■ Work task ■
A faithful transcription is wanted of the lines from the top of the material through the line that holds "Birthday celebration with", both ends included, leaving out the pictures.

■ Data block ■
◇ ◇ ◇

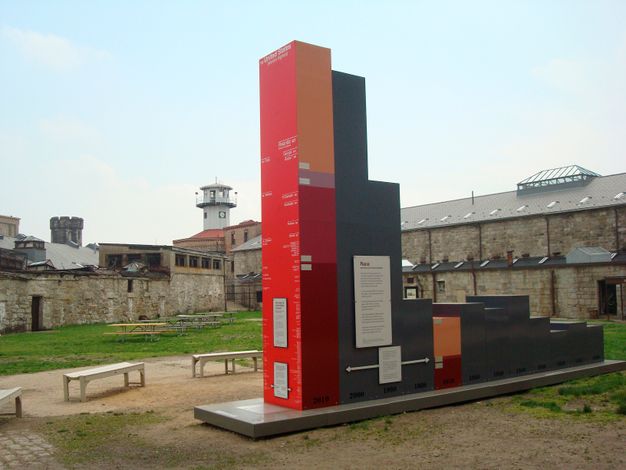 A photograph of the interior of the prison yard containing a massive sculptural installation of a red and gray bar graph displaying data along both axes, set on the ground amidst patches of grass; buildings and the watchtower are seen behind the graph.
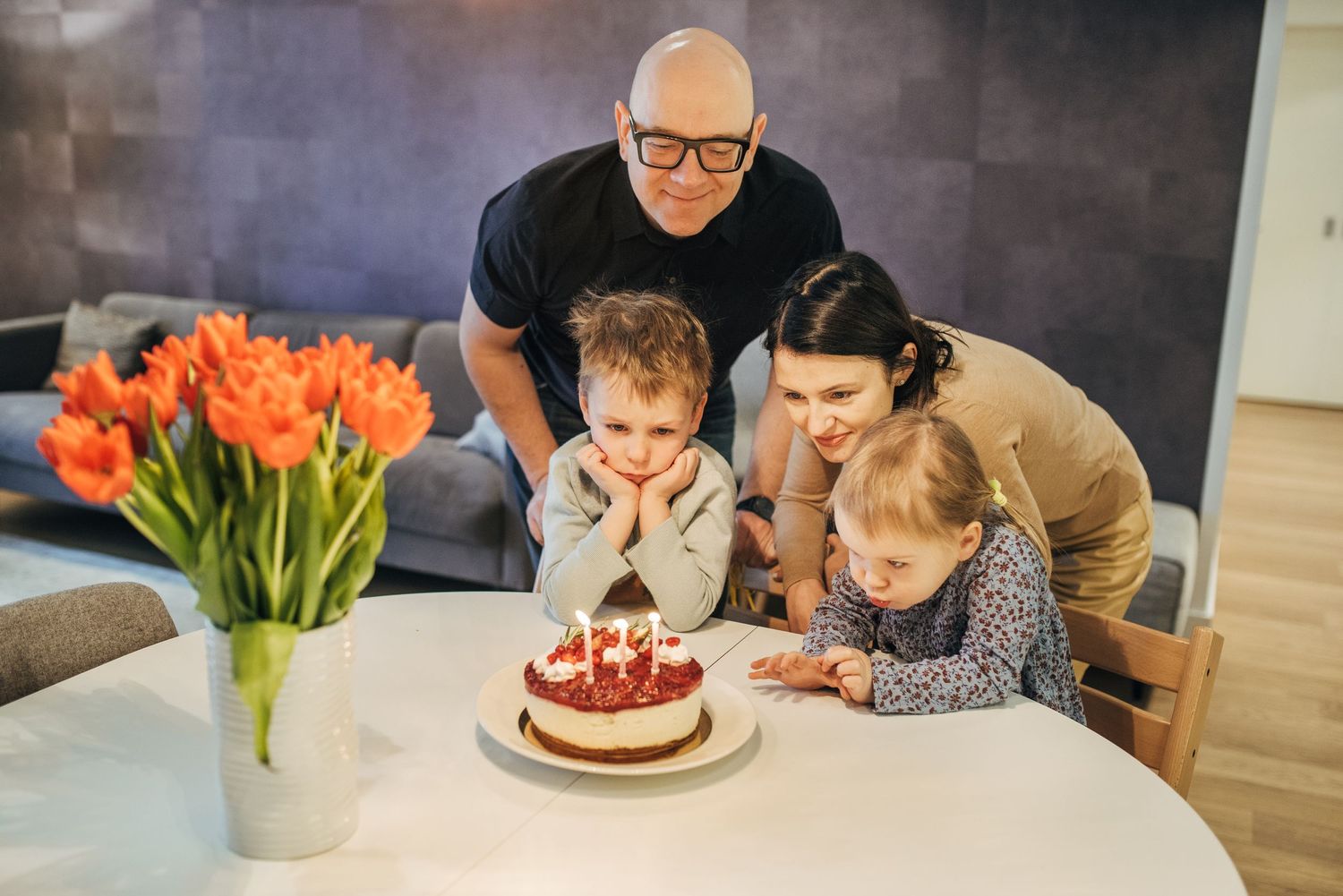 Birthday celebration with cake and orange tulips on dining table.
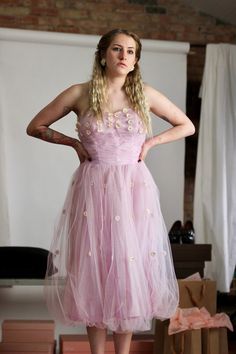 "Vintage 1950's pink tulle and taffeta strapless dress. No Label. The dress in a good vintage condition.  The dress has an opening on the left side, please see photo.   Size S. Please check measurements Bust 80 cm - 31,49\" Waist 70 cm - 27,55\" Length from under arm down 99 cm - 38,97\" Follow us on Instagram @by_waltz https://www.instagram.com/by_waltz/" Pink Strapless Dress For Debutante Ball And Prom Season, Pink Strapless Dress For Debutante Ball During Prom Season, Pink Strapless Dress With Fitted Bodice For Wedding, Pink Strapless Dress For Wedding, Pink Strapless Dress For Wedding Or Prom Season, Vintage Dresses For Debutante Ball And Prom Season, Pink Strapless Ball Gown For Evening, Vintage Fitted Tulle Dress, Fitted Vintage Tulle Dress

◇ ◇ ◇

■ Exercise solution ■
 A photograph of the interior of the prison yard containing a massive sculptural installation of a red and gray bar graph displaying data along both axes, set on the ground amidst patches of grass; buildings and the watchtower are seen behind the graph.
 Birthday celebration with cake and orange tulips on dining table.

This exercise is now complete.